- _ASSIGNMENT_: Write each line out exactly, from the one containing "order: Rodentia" through the final line of the data, and keep pictures out of the copy.

- _EXCERPTED RECORDS_:
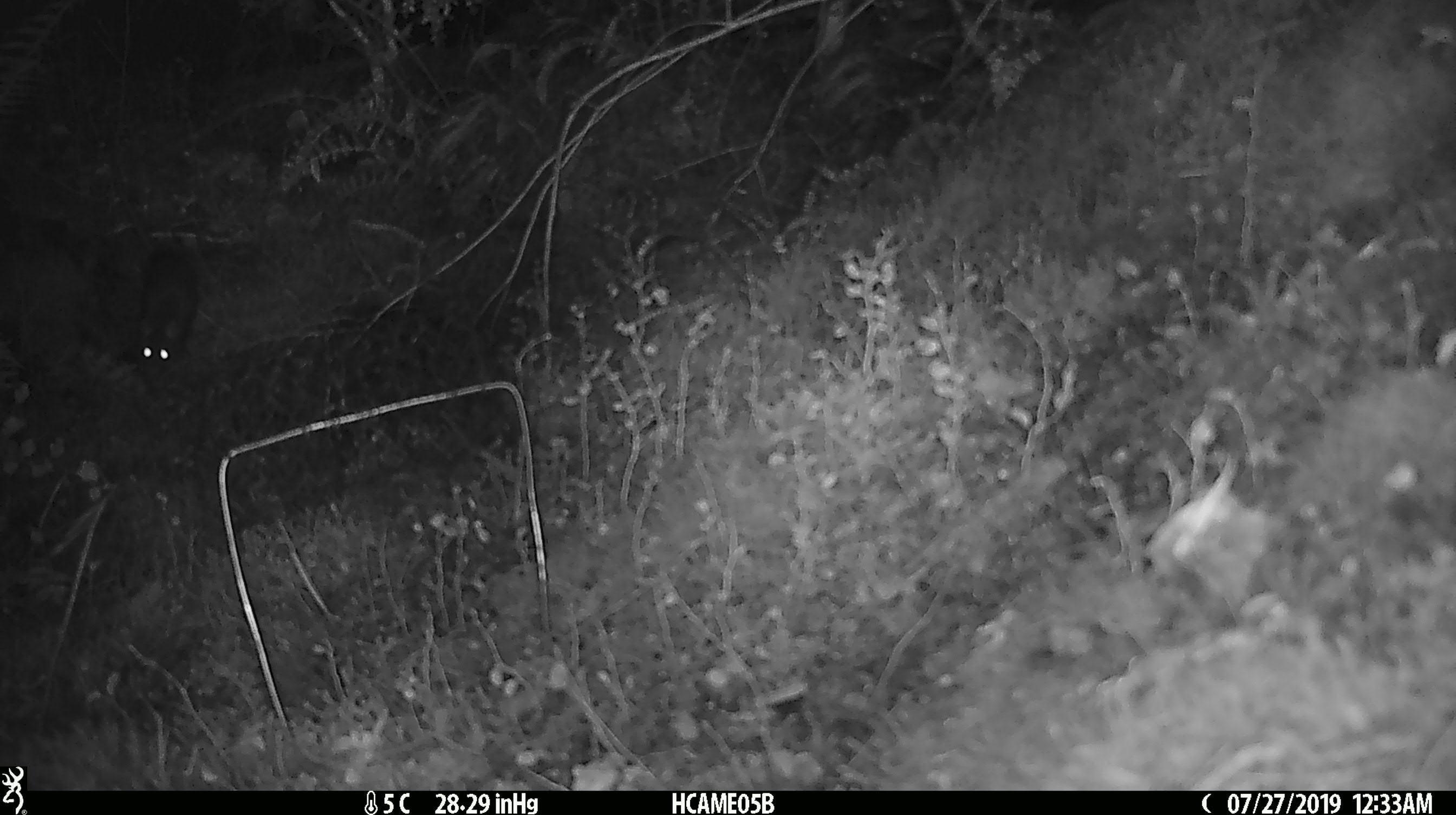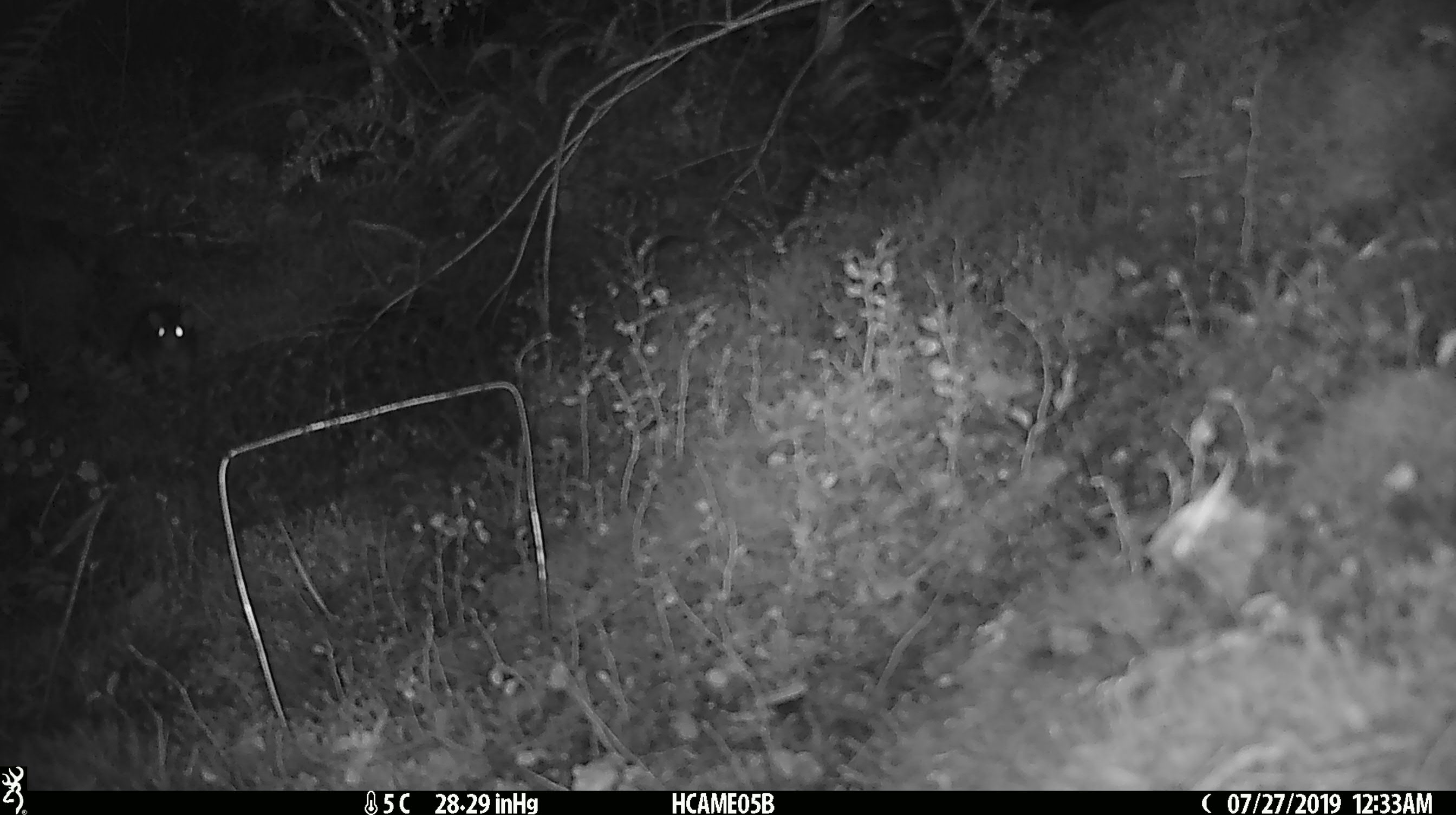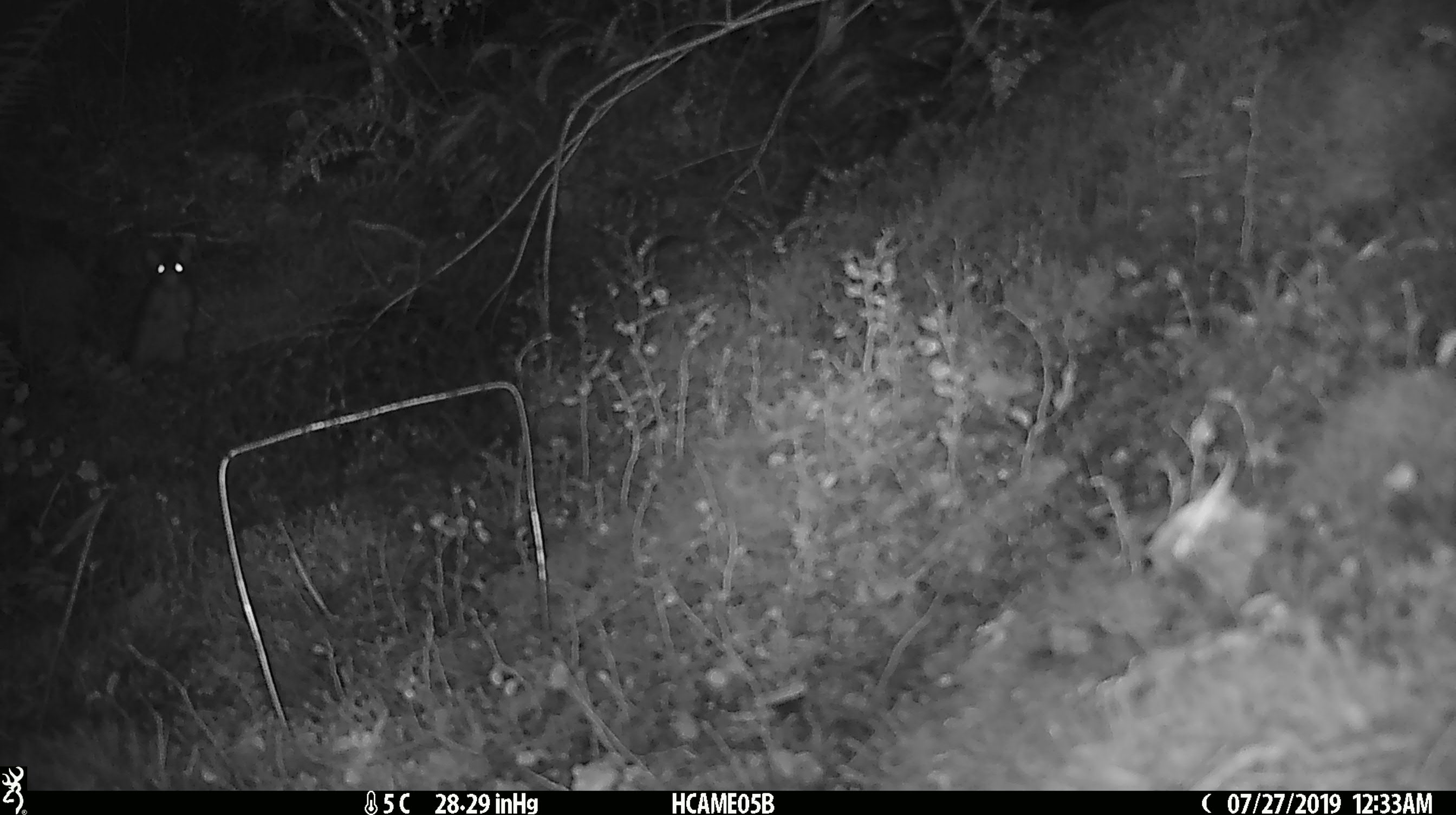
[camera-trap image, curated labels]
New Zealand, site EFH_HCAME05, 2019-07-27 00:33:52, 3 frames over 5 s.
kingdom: Animalia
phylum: Chordata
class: Mammalia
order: Rodentia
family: Muridae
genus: Rattus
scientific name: Rattus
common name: rat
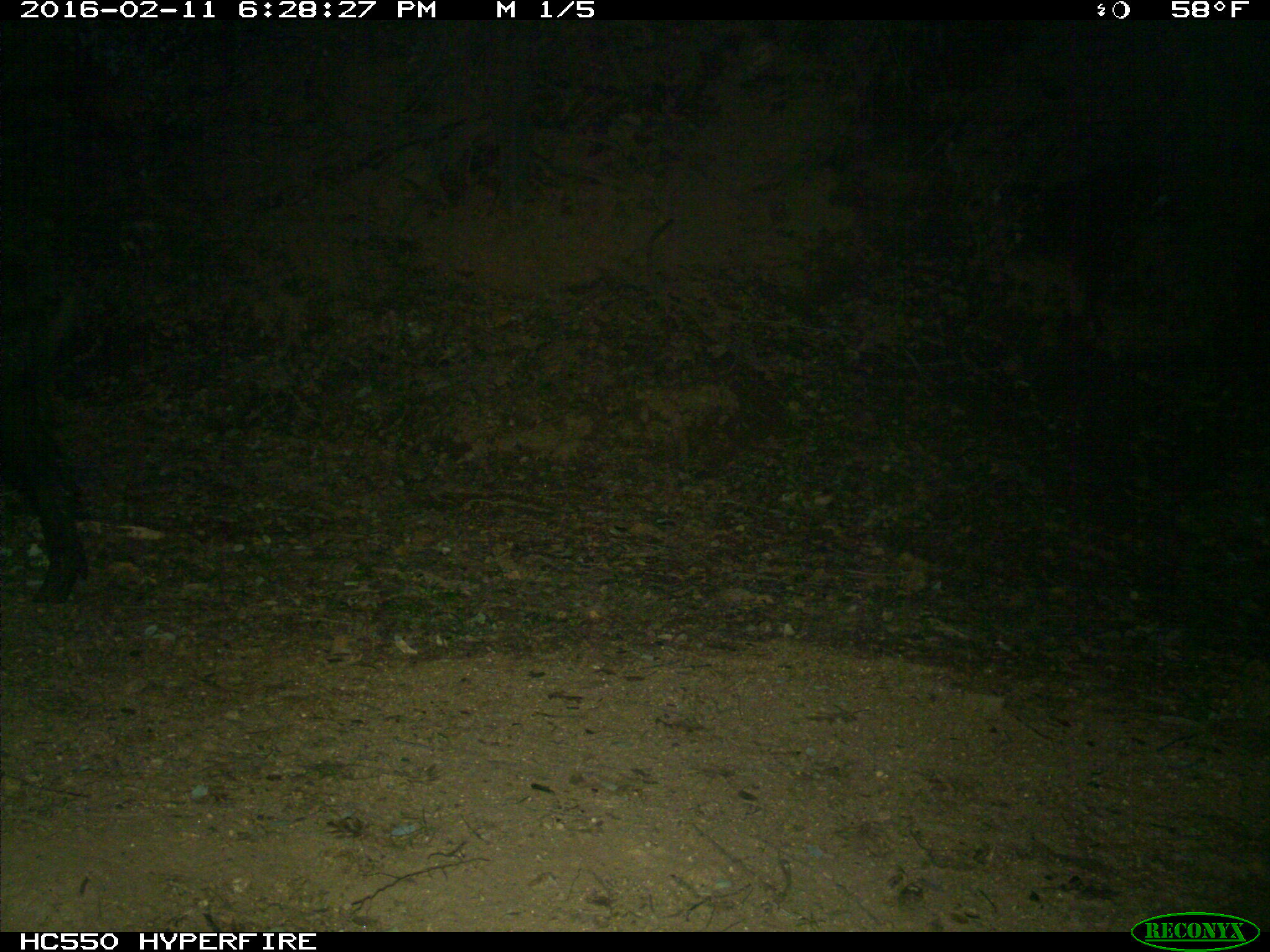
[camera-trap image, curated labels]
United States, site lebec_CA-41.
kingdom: Animalia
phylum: Chordata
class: Mammalia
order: Artiodactyla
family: Suidae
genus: Sus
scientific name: Sus scrofa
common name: wild boar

- _ANSWER SPACE_:
order: Rodentia
family: Muridae
genus: Rattus
scientific name: Rattus
common name: rat
[camera-trap image, curated labels]
United States, site lebec_CA-41.
kingdom: Animalia
phylum: Chordata
class: Mammalia
order: Artiodactyla
family: Suidae
genus: Sus
scientific name: Sus scrofa
common name: wild boar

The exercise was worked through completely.